Your policy should document how I-9s forms will be completed and reviewed for accuracy. Having standard operating procedures not only shows good faith, it also serves as a training document.

A good I-9 policy document will include the following essential details:

How (and when) will section 1 be completed by the new hire?
Who is responsible for verifying identity and employment eligibility documents and completing section 2?
Do we make/retain copies of supporting documents for all new hires, or only as required by E-Verify?
What is the I-9 process for rehires (complete section 3 when allowable or always prepare a new I-9?)
How do we handle remote hires?
How do we document name changes?
Who is responsible for managing reverifications (when required)?
Also the policy should include information on the following:

Employers should document the specific steps that will be taken when a Notice of Inspection is received including required notifications that may be required.

In addition, HR staff should also be aware of any “post-audit” notice requirements.

To minimize the risk of an improper reverification, employers should take the following action:

Make sure you clearly define who should be subject to reverification

Implement a reminder system to alert you of upcoming expirations which are occurring 90 to 120 days in the future so that you can properly inform your employees and give them time to provide you with updated documentation

Decide who will be responsible for actually performing the reverification and reviewing the original documents

(4) Use an Electronic I-9 System to Ensure Compliance Moving Forward

Maintaining I-9 compliance across your organization can be a moving target, given frequently changing compliance rules and the practical realities of employee turnover.2 In addition, the prospect of mandatory E-Verify may soon become a reality with the Legal Workforce Act, H.R. 3711, having been reintroduced by Rep.

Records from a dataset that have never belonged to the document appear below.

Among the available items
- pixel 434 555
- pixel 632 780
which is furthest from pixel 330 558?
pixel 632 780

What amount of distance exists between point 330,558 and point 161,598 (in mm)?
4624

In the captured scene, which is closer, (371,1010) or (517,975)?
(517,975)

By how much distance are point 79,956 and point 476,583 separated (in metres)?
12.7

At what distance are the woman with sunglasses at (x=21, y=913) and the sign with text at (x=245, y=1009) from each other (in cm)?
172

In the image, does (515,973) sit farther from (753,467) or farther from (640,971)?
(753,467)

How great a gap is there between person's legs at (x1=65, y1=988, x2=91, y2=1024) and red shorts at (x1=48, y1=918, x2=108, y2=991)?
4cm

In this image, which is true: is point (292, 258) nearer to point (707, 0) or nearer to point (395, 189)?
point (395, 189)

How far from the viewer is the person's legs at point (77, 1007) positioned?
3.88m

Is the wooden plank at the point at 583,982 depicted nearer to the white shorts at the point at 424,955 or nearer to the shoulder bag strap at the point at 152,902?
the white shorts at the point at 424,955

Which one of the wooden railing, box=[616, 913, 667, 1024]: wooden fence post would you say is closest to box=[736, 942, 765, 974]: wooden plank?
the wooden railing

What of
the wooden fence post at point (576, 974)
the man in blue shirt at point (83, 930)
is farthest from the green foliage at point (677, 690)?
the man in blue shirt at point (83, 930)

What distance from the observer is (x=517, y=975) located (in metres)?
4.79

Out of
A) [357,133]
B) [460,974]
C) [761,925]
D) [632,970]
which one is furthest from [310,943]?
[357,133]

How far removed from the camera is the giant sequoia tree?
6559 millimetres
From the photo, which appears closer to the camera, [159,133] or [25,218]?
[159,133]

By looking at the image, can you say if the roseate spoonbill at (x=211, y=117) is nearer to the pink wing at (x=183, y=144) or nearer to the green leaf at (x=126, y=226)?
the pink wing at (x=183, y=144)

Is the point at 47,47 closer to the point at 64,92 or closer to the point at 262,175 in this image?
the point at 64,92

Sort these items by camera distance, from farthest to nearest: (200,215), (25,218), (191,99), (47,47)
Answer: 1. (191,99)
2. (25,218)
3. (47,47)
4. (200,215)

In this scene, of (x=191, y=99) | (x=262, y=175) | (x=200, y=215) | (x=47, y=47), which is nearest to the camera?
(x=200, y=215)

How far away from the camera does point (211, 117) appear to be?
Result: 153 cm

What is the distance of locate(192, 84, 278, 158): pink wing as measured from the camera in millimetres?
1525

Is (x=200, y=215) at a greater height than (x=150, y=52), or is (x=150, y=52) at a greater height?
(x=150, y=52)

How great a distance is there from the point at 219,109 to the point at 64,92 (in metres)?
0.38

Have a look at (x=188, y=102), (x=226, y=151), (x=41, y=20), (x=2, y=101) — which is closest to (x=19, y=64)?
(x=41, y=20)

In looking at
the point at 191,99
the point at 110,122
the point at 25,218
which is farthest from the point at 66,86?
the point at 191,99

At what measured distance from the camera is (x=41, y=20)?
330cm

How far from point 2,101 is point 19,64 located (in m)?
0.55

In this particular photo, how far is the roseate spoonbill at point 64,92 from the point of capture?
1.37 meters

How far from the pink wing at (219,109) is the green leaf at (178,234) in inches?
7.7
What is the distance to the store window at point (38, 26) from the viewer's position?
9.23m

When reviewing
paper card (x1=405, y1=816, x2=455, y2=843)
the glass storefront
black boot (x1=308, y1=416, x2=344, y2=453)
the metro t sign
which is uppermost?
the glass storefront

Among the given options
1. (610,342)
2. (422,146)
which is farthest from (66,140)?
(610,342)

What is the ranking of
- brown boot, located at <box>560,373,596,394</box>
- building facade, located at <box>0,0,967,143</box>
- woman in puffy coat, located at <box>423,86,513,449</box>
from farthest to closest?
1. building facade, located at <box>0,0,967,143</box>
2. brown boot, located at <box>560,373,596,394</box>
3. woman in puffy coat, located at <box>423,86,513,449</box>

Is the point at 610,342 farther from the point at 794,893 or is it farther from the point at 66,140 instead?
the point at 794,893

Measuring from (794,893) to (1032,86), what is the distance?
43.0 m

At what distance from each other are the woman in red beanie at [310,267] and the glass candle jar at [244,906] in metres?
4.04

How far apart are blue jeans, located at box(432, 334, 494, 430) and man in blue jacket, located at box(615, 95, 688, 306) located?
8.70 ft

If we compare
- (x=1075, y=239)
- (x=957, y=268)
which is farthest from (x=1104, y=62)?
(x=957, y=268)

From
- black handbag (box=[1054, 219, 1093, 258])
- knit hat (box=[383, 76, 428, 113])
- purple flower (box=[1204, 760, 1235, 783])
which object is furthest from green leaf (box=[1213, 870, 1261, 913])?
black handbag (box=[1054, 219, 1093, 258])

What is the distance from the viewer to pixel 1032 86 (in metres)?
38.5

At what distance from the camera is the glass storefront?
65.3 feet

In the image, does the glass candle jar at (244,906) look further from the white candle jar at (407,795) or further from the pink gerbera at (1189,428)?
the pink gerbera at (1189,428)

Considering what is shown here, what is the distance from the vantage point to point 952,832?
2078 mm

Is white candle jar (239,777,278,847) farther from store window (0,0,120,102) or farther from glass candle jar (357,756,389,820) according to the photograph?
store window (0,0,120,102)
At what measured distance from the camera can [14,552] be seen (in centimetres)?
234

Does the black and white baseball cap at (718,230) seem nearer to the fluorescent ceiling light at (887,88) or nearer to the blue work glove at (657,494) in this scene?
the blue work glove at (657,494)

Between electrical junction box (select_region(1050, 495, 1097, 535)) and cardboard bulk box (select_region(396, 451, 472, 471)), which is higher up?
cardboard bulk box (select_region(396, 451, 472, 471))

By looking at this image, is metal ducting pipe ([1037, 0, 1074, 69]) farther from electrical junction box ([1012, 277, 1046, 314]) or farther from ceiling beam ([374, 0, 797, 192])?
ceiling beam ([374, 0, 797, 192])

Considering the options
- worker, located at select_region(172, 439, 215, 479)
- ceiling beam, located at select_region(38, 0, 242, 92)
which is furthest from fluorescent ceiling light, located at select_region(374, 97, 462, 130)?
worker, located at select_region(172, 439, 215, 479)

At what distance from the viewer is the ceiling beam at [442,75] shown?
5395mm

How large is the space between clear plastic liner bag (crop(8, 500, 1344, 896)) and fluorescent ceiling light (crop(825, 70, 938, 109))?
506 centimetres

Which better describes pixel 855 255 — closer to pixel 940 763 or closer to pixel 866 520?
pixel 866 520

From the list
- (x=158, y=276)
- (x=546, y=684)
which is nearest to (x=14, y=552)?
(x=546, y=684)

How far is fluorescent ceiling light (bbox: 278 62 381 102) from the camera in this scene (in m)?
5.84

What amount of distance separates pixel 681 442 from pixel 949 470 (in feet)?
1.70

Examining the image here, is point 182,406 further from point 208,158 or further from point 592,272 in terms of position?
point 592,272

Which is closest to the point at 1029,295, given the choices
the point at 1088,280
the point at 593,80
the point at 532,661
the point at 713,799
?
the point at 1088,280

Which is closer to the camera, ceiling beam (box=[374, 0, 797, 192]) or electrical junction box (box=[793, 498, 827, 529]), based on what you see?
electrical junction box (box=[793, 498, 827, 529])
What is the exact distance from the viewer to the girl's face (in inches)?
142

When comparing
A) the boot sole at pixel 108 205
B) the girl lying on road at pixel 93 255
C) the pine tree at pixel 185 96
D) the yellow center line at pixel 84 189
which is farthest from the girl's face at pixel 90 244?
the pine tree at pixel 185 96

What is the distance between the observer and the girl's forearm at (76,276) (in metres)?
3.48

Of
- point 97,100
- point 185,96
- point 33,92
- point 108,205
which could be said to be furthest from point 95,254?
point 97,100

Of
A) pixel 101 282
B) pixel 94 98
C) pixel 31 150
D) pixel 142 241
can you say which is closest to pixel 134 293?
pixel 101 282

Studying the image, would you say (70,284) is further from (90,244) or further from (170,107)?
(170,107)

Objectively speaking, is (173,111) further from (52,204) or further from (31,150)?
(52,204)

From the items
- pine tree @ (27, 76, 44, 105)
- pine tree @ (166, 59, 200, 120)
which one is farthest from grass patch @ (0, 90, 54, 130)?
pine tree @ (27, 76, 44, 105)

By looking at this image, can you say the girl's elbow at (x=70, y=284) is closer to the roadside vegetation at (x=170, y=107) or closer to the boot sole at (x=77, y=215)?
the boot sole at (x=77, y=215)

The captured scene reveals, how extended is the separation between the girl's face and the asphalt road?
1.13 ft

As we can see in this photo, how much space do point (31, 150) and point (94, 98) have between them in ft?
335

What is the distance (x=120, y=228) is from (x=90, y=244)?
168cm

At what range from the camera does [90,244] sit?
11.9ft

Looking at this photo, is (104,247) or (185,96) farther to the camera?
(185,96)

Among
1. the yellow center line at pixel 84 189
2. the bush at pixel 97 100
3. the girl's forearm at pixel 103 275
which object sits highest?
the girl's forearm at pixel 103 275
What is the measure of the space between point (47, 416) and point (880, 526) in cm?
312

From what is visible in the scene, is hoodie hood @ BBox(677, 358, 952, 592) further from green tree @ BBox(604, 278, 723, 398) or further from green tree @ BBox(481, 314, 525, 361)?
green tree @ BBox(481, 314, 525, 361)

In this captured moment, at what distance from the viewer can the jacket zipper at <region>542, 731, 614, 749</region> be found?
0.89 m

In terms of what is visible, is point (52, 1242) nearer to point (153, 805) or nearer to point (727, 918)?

Lamar Smith. The bill would require all employers to use e-verify within two years.

Fausta Albi, immigration attorney for Larrabee Albi and Coker, LLP.generally advises clients to train employees at the front desk or receptionist area on how to handle audit requests.” Note that audit can be a particularly stressful occasion, and staff members may understandably want to be as accommodating as possible, however, under the new California law, employers can actually be penalized for being too helpful during the audit process

One more issue to make sure you advise your clients not to do is to become overly zealous and to decide to simply recertify all their employees just to be sure everyone has a correct I-9 and is legally employed. Sounds like a reasonable strategy, but in reality, will not only go afoul of some state laws it could get you into trouble with federal law as well.

Federal law prohibits improper reverification of current employees with so-called “unfair documentary practices” under the antidiscrimination provisions of the Immigration and Nationality Act. As an example, California’s Senate Bill 1001, in essence made unfair documentary practices a “fineable” offense under state law.

The ‘hand writing is on the wall,’ now is a critical time for employers to prepare for the emerging aggressiveness of ICE to avoid the consequences of these types of investigations which can result in the loss of workers, damage to company reputation and image, affect relationships with customers and the public in general.